● **AIM**:
Duplicate every one of the following records, changing nothing.

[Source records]
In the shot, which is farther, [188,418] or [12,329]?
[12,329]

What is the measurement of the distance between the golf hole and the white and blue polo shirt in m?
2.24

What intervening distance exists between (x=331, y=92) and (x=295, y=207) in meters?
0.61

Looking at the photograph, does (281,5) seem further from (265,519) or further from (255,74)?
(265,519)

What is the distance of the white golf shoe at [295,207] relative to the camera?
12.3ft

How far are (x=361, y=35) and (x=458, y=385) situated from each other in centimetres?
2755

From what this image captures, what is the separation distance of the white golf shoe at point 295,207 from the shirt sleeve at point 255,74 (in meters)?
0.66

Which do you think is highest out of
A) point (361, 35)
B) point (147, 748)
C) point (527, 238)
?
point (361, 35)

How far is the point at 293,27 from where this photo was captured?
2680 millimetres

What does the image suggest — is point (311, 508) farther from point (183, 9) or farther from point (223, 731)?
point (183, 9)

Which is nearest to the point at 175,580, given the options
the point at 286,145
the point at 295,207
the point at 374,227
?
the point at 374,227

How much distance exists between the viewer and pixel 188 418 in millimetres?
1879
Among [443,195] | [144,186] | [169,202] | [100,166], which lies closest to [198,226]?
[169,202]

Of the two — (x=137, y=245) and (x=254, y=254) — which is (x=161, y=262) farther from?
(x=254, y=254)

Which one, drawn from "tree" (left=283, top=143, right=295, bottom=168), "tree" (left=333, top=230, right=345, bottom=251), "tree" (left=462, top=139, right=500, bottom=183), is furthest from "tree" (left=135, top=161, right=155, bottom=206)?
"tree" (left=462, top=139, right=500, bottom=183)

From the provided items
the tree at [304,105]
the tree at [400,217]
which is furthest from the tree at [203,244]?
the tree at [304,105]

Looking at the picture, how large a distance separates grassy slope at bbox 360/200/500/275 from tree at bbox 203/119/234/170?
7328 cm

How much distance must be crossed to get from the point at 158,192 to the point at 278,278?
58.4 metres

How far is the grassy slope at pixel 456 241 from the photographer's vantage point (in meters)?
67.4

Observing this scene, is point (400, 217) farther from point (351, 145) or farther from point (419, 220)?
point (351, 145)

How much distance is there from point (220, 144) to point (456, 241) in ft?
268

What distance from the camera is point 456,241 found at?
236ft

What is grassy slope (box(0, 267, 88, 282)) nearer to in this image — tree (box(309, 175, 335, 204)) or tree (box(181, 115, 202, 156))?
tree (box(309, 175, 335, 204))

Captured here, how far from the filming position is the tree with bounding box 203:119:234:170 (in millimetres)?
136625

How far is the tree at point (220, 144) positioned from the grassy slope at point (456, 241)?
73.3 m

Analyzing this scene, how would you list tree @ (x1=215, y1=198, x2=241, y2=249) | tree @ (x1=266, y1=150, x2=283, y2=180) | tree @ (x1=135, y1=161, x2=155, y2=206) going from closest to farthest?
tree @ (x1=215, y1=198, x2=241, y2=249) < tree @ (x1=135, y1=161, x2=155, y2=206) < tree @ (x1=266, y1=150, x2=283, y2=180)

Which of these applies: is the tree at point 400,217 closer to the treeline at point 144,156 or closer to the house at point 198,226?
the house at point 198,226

● **TASK ANSWER**:
In the shot, which is farther, [188,418] or [12,329]?
[12,329]

What is the measurement of the distance between the golf hole and the white and blue polo shirt in m?
2.24

What intervening distance exists between (x=331, y=92) and (x=295, y=207) in meters?
0.61

Looking at the photograph, does (281,5) seem further from (265,519) or further from (255,74)?
(265,519)

What is the distance of the white golf shoe at [295,207] relative to the camera?
12.3ft

How far are (x=361, y=35) and (x=458, y=385) situated from each other in centimetres?
2755

From what this image captures, what is the separation distance of the white golf shoe at point 295,207 from the shirt sleeve at point 255,74 (in meters)?
0.66

Which do you think is highest out of
A) point (361, 35)
B) point (147, 748)
C) point (527, 238)
?
point (361, 35)

How far is the point at 293,27 from where this photo was captured?
2680 millimetres

What does the image suggest — is point (311, 508) farther from point (183, 9) or farther from point (223, 731)?
point (183, 9)

Which is nearest to the point at 175,580, given the options
the point at 286,145
the point at 295,207
the point at 374,227
?
the point at 374,227

How much distance exists between the viewer and pixel 188 418 in millimetres?
1879
Among [443,195] | [144,186] | [169,202] | [100,166], which lies closest to [198,226]?
[169,202]

Of the two — (x=137, y=245) and (x=254, y=254) — which is (x=161, y=262) farther from?
(x=254, y=254)

Which one, drawn from "tree" (left=283, top=143, right=295, bottom=168), "tree" (left=333, top=230, right=345, bottom=251), "tree" (left=462, top=139, right=500, bottom=183), is furthest from "tree" (left=135, top=161, right=155, bottom=206)?
"tree" (left=462, top=139, right=500, bottom=183)

From the provided items
the tree at [304,105]
the tree at [400,217]
which is furthest from the tree at [203,244]?
the tree at [304,105]

Looking at the picture, how large a distance separates grassy slope at bbox 360/200/500/275 from tree at bbox 203/119/234/170?
7328 cm

How much distance must be crossed to get from the point at 158,192 to the point at 278,278?
58.4 metres

How far is the grassy slope at pixel 456 241 from the photographer's vantage point (in meters)?
67.4

Observing this scene, is point (400, 217) farther from point (351, 145) or farther from point (419, 220)?
point (351, 145)

How much distance is there from point (220, 144) to point (456, 241) in ft?
268

What distance from the camera is point 456,241 found at?
236ft

What is grassy slope (box(0, 267, 88, 282)) nearer to in this image — tree (box(309, 175, 335, 204)) or tree (box(181, 115, 202, 156))?
tree (box(309, 175, 335, 204))

Captured here, how far from the filming position is the tree with bounding box 203:119:234:170 (in millimetres)?
136625

How far is the tree at point (220, 144) positioned from the grassy slope at point (456, 241)?
73.3 m

Analyzing this scene, how would you list tree @ (x1=215, y1=198, x2=241, y2=249) | tree @ (x1=266, y1=150, x2=283, y2=180) | tree @ (x1=135, y1=161, x2=155, y2=206) going from closest to farthest?
tree @ (x1=215, y1=198, x2=241, y2=249) < tree @ (x1=135, y1=161, x2=155, y2=206) < tree @ (x1=266, y1=150, x2=283, y2=180)

Which of these applies: is the tree at point 400,217 closer to the treeline at point 144,156 or closer to the house at point 198,226?
the house at point 198,226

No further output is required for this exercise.